Physicians in more than 14 BC communities have developed EMR communities of practice (CoPs). CoPs bring together GPs and specialists in a geographical community via a common electronic medical record (EMR) system. The goal of this collaboration is to improve services to a shared patient population using a common EMR and ease the transition to EMR through peer support and collaboration.
The Shuswap–Revelstoke CoP is a leading example, with among the highest level of adoption and a physician membership strongly focused on using the EMR to enable their shared-care and quality-improvement goals.
Forming the CoP
Dr James Levins, the Shuswap–Revelstoke CoP lead, completed the application to form an EMR community of practice in September 2008.
By March 2010, 80% of the CoP clinics went live on the EMR, and by August 2010, 92% of the clinics had implemented in Salmon Arm, Sicamous, Sorrento, and Revelstoke.
The CoP leadership comprises a clinical advisory team made up of five GPs, three office managers, and one specialist.
“In order to begin the EMR adoption process we organized vendor demos for the CoP members.

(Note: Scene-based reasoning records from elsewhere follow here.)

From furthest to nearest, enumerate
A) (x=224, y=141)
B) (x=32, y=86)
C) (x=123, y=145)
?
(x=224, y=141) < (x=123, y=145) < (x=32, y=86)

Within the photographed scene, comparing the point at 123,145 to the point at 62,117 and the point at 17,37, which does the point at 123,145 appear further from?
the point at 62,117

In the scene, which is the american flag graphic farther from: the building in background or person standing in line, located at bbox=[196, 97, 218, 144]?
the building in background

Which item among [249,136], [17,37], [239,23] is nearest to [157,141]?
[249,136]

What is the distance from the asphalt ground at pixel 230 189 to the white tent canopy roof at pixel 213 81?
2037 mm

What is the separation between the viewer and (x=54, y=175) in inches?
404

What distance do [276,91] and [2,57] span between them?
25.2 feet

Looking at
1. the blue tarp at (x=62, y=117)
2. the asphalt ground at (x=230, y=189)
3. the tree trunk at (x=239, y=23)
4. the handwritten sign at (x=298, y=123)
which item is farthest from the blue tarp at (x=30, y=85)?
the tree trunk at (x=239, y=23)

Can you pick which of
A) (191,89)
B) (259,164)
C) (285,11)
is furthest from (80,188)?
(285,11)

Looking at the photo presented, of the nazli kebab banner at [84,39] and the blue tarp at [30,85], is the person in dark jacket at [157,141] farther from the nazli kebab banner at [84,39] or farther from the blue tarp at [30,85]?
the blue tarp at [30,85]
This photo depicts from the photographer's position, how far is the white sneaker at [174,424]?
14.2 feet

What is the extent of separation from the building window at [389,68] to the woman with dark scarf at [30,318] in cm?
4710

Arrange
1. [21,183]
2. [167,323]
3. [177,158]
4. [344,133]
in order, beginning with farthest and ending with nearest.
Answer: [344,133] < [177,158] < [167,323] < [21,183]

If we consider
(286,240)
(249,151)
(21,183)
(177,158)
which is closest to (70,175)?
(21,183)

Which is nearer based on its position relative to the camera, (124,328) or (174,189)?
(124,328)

Our selection committee had representation from every clinic in the region, and we did reference checks and site visits to see the EMR working in different practices,” Dr Levins says.
“We actually conducted two rounds of demos, which was a 3-month process,” Dr Keith Hepburn, member of the CoP’s advisory core team, says.

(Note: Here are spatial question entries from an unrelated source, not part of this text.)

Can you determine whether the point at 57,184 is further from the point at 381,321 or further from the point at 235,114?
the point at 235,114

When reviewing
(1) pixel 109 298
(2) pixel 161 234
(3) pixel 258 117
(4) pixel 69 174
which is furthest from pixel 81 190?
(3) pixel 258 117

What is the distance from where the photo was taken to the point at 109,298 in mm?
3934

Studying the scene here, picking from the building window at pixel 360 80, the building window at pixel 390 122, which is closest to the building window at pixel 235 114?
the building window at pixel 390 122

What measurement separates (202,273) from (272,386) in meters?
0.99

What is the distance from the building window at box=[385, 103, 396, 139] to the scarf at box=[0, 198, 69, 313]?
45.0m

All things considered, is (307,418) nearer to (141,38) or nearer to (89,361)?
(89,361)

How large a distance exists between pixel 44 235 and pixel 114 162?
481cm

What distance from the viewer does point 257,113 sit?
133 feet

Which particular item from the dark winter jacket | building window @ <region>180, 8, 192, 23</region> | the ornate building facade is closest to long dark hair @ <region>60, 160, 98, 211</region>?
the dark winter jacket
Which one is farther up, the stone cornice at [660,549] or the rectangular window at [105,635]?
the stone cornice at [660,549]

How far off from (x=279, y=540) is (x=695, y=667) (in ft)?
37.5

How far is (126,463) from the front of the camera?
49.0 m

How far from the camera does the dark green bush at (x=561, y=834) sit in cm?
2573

The goals of the Shuswap–Revelstoke CoP include:
• Optimizing knowledge transfer between providers, patients, and allied health professionals, thus enhancing care collaboration and continuity of care.
• Providing tools to support shared care: records that flow with the patient to reduce costly duplicate diagnostic tests, structured referral letters to improve care coordination between GPs and specialists, patient information packages to improve patient self-management skills, communications platforms, and guidelines and protocols to enable the community to meet the goals of shared care.

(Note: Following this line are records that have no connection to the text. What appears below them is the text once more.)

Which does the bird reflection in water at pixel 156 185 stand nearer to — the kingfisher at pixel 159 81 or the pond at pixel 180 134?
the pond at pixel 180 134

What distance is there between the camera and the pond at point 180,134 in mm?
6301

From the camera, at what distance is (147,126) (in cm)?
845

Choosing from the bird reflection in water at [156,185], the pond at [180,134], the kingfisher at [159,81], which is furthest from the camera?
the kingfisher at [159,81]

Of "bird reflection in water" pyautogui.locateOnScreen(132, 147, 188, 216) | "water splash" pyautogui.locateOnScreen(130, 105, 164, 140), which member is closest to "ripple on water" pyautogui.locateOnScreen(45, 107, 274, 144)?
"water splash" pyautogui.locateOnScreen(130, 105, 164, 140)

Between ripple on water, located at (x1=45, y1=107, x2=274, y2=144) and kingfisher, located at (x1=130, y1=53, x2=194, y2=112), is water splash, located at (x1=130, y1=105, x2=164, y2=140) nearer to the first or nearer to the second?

• Increasing collaboration between GPs and specialists on template development and information exchange, thus improving patient safety and service.
Two years later
By the end of 2010, 10 clinics with over 30 physicians in Salmon Arm, Revelstoke, Sicamous, and Sorrento were part of the Shuswap–Revelstoke CoP.
Now the community is working on making the most of their EMR, particularly through joint activities with their new Division of Family Practice and the Practice Support Program (PSP). Salmon Arm is undertaking one of the first PITO-PSP “Maximizing Clinical Value Pilots,” supporting the physicians to use the EMR to the utmost to support chronic disease management and complex care.
The physicians in the region also launched an e-referral pilot project in July 2010.
The e-referral network is an IT solution that facilitates a more efficient transition of patient care information between the providers within the Shuswap–Revelstoke CoP and to other GPs and specialists in the CoPs surrounding communities, such as Kamloops and south Okanagan. E-referral allows the GP and the specialist to send relevant parts of the patient chart electronically; for the specialist it automatically adds to the chart and the GP can accept changes to the chart when he or she receives the results consult note.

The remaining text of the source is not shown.